-------- DATA SECTION

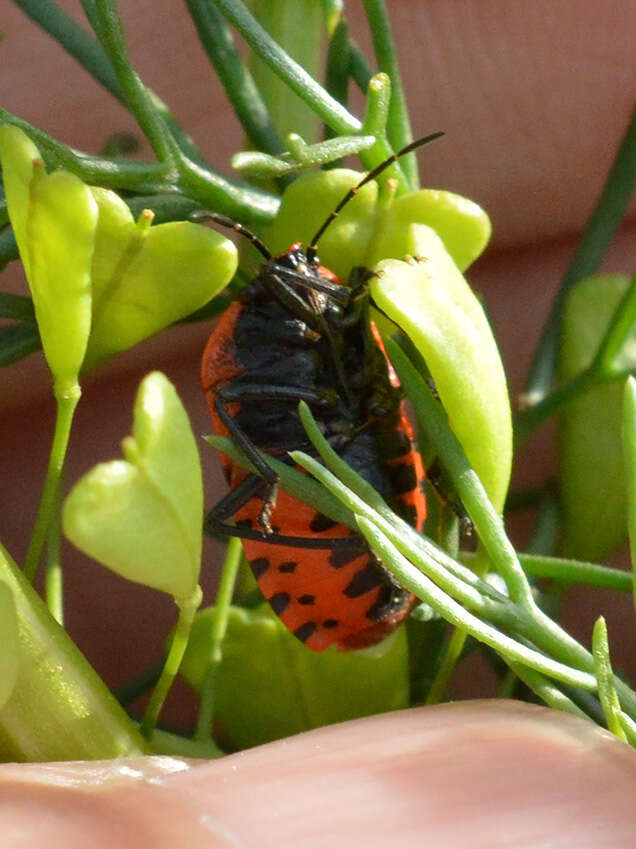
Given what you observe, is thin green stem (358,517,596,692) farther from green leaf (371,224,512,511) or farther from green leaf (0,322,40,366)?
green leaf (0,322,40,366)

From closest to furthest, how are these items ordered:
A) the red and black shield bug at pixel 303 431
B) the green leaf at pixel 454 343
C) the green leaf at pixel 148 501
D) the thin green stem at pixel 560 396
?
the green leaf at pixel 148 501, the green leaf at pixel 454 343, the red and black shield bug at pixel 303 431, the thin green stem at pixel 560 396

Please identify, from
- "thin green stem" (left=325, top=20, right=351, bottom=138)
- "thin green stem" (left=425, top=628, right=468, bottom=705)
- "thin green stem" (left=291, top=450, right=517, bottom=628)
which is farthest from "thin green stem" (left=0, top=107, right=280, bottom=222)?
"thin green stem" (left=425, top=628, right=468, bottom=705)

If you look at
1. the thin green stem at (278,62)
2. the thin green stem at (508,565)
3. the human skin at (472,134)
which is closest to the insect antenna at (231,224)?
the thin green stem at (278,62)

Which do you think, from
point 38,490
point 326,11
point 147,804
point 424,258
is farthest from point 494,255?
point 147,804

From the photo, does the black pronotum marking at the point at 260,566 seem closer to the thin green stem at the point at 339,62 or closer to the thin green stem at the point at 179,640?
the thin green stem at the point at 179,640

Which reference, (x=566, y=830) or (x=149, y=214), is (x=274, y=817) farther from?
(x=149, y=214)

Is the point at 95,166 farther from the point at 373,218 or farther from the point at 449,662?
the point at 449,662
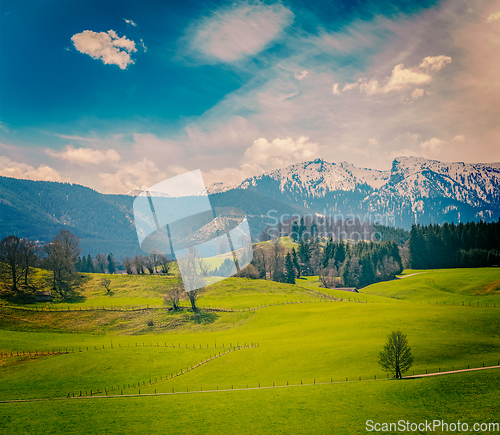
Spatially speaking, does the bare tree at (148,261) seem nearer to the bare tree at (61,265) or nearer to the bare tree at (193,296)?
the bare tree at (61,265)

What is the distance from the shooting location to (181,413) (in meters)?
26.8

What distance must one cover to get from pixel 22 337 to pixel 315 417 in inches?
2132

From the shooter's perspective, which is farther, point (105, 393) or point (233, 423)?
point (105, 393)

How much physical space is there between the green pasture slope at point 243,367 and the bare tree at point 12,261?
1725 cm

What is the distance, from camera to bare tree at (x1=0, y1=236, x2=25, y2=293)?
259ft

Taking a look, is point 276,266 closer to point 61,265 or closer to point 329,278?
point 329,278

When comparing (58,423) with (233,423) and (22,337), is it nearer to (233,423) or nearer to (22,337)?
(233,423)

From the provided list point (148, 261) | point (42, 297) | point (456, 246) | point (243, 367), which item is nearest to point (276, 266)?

----------------

◆ AIM: Copy every entry above word for word, leaving out the pictures.

◆ RESPONSE TO THIS EXERCISE:
Given what you observe, is thin green stem (358,517,596,692) farther from green leaf (371,224,512,511) or farther from green leaf (0,322,40,366)?
green leaf (0,322,40,366)

From closest to furthest, how are these items ordered:
A) the red and black shield bug at pixel 303 431
B) the green leaf at pixel 454 343
C) the green leaf at pixel 148 501
D) the thin green stem at pixel 560 396
?
the green leaf at pixel 148 501, the green leaf at pixel 454 343, the red and black shield bug at pixel 303 431, the thin green stem at pixel 560 396

Please identify, from
- "thin green stem" (left=325, top=20, right=351, bottom=138)
- "thin green stem" (left=425, top=628, right=468, bottom=705)
- "thin green stem" (left=291, top=450, right=517, bottom=628)
which is farthest from "thin green stem" (left=0, top=107, right=280, bottom=222)?
"thin green stem" (left=425, top=628, right=468, bottom=705)

If you look at
1. the thin green stem at (278,62)
2. the thin green stem at (508,565)
3. the human skin at (472,134)
which is closest to the insect antenna at (231,224)?
the thin green stem at (278,62)

Which do you think, from
point 38,490
point 326,11
point 147,804
point 424,258
is farthest from point 494,255?
point 147,804

From the photo, does the black pronotum marking at the point at 260,566 seem closer to the thin green stem at the point at 339,62 or closer to the thin green stem at the point at 179,640?
the thin green stem at the point at 179,640

Which reference, (x=566, y=830) or (x=149, y=214), is (x=274, y=817) farther from?
(x=149, y=214)

Is the point at 95,166 farther from the point at 373,218 or farther from the point at 449,662?
the point at 449,662
Spatially speaking, does the bare tree at (148,261) seem nearer to the bare tree at (61,265) or nearer to the bare tree at (193,296)?
the bare tree at (61,265)

What is the distance from the shooting location to (181,413) (in meters)?
26.8

What distance must one cover to get from pixel 22 337 to pixel 315 417 in inches?
2132

From the shooter's perspective, which is farther, point (105, 393) or point (233, 423)?
point (105, 393)

How much physical space is there between the green pasture slope at point 243,367 and the bare tree at point 12,261?
1725 cm

What is the distance, from camera to bare tree at (x1=0, y1=236, x2=25, y2=293)?
259ft

Taking a look, is point 276,266 closer to point 61,265 or closer to point 329,278?
point 329,278

When comparing (58,423) with (233,423) and (22,337), is it nearer to (233,423) or nearer to (22,337)?
(233,423)

From the provided list point (148, 261) | point (42, 297) | point (456, 246) | point (243, 367), which item is nearest to point (276, 266)?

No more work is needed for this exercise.